The structure of my Flink code is: get data in with kafka (topic_1_in) -> deserialize messages -> map -> manipulate the data -> get a POJO -> serialize message -> send data out with kafka (topic_1_out)
I'm now on the last stage where I would like to serialize my POJO. I have found the following example on the Flink website:
DataStream<String> stream = ...
Properties properties = new Properties();
properties.setProperty("bootstrap.servers", "localhost:9092");
FlinkKafkaProducer<String> myProducer = new FlinkKafkaProducer<>(
"my-topic", // target topic
new SimpleStringSchema(), // serialization schema
properties, // producer config
FlinkKafkaProducer.Semantic.EXACTLY_ONCE); // fault-tolerance
stream.addSink(myProducer);
But I don't understand how to implement a serialization schema.
I also read different possibilities:
https://flink.apache.org/news/2020/04/15/flink-serialization-tuning-vol-1.html
But still, I'm a bit confused on how to convert my POJO to a string to feed the Kafka sink.
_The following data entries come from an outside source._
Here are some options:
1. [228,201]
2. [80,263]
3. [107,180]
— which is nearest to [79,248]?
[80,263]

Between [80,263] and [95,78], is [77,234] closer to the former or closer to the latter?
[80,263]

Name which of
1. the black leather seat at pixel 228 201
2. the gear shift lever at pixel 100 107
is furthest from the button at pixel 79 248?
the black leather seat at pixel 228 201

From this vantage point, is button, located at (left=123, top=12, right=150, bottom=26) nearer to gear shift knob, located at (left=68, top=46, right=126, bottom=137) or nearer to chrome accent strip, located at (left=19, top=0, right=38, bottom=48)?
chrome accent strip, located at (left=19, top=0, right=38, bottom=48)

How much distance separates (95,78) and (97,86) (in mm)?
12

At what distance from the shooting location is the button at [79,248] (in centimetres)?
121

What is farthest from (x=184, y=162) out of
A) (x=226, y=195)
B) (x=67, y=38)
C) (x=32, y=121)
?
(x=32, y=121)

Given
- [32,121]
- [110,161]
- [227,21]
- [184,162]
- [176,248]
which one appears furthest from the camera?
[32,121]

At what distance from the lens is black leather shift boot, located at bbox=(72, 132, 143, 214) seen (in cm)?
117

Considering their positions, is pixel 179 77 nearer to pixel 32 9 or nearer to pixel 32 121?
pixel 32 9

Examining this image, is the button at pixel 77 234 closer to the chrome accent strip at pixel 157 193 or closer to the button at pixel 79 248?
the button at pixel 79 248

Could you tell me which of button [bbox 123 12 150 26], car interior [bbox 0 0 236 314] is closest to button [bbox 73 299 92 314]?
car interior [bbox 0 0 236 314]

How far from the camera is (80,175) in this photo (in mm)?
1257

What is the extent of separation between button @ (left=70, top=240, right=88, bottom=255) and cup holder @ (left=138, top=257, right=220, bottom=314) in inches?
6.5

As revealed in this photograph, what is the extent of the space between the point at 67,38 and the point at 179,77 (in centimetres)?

The class is really simple so I assume that is quite straightforward.
public class POJO_block {
public Double id;
public Double tr_p;
public Integer size;
public Double last_info;
public Long millis_last;
private ArrayList<Tuple3<Integer, Integer, Integer>> list_val;
}
Any example would be really appreciated.
thanks
The link mentioned in the question refers to internal Flink serialization, which is used when Flink needs to ship some of our data from one part of the cluster to another, though is not relevant when writing to Kafka.
When Flink is interacting with an external storage, like Kafka, it relies on a connector, and how serialization happens when doing so depends on the configuration details of that connector as well as specific mechanisms of the underlying external storage (e.g. concepts like key and value in the case of kafka records).
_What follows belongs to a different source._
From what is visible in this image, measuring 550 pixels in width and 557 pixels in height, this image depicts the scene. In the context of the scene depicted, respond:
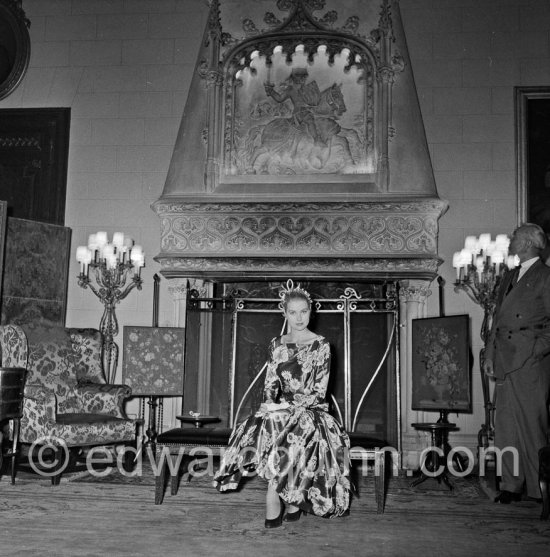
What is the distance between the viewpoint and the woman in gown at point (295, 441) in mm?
3721

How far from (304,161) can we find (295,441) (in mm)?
4181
In the case you describe, because your program is using the DataStream API and is communicating with Kafka, the connector you're using is the Kafka Datastream API, and its documentation sits here.
In the code you provided, this parameter of the FlinkKafkaProducer
sink specifies how the serialization happens:
// this is probably not what you want:
new SimpleStringSchema(), // serialization schema
This configuration is not working because SimpleStringSchema
is expecting strings as input, so a stream of POJO_block
will make it fail.
You can pass instead any implementation of org.apache.flink.streaming.connectors.kafka.KafkaSerializationSchema
, containing one main function, letting you define the byte value of both the kafka key and value corresponding to each POJO_block
block instance (i.e. T
below):
ProducerRecord<byte[], byte[]> serialize(T element, @Nullable Long timestamp);
Note that if you were using the Table API to read and write Kafka instead of the DataStream API, this connector would be used instead, which has a convenient format configuration with ready-to-use formats like csv, json, avro, Debezium...